Добрыня окинул взглядом гридницу. По лицам многих бояр явственно читалось, что их посетили такие же мысли.

Владимир сидел в задумчивости. Такой поворот его не прельщал. Опять появляются некие дети божьи, кои, естественно, в ноги ему падать не захотят.

— Ну и что же это выходит? — произнёс князь после некоторой паузы, — Иудеи любимые дети божьи, а мы его слуги? Может, мне и Великий стол прикажешь киевскому раввину уступить?

— Да что ты, княже, не о том я, не так ты меня понял... — залопотал было отец Онуфрий, но никто его уже не слушал. Бояре наперебой принялись выражать своё мнение. Делиться властью не хотел никто.

— Да что мы всё о христианстве, — подал голос молчавший до сих пор печенежский князь Кучуг. — Свет что ли на нём клином сошёлся? Вон у магометан тоже смерды зря рта не раскроют. Да и на бояр ихних косо не взглянут. Брат мой не раз бывал у булгар волжских. Немало доброго об их вере сказывал.

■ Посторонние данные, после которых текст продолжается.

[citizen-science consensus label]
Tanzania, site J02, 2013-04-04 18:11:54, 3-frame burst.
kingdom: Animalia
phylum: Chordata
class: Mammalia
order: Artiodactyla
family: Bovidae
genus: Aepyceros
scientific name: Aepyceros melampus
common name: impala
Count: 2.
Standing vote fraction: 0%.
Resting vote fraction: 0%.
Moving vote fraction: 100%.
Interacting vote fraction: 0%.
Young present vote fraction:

— А что, княже, — задумчиво произнёс Добрыня. — Может, и правда магометан об их вере поспрошать? Слыхал и я, что их смерды весьма богобоязненны и боярам своим перечить не смеют. При том вои магометане тож не последние, не в пример грекам.

— На том и порешим, — подвёл итог Владимир. — Ты, Кучуг, поедешь с послами к булгарам. Пусть пришлют нам знатоков своей веры. Выслушаем их — тогда и решение примем.
* * *

В гриднице шумел пир. Гремели кубки, вино лилось рекой. В центре восседал сам Владимир. По правую руку — Добрыня. Перед ними выплясывали скоморохи. Суетились слуги, едва успевая наполнять быстро пустеющие кубки. Веселье было в самом разгаре. Добрыня потешал князя очередной байкой, когда к нему подошёл отрок.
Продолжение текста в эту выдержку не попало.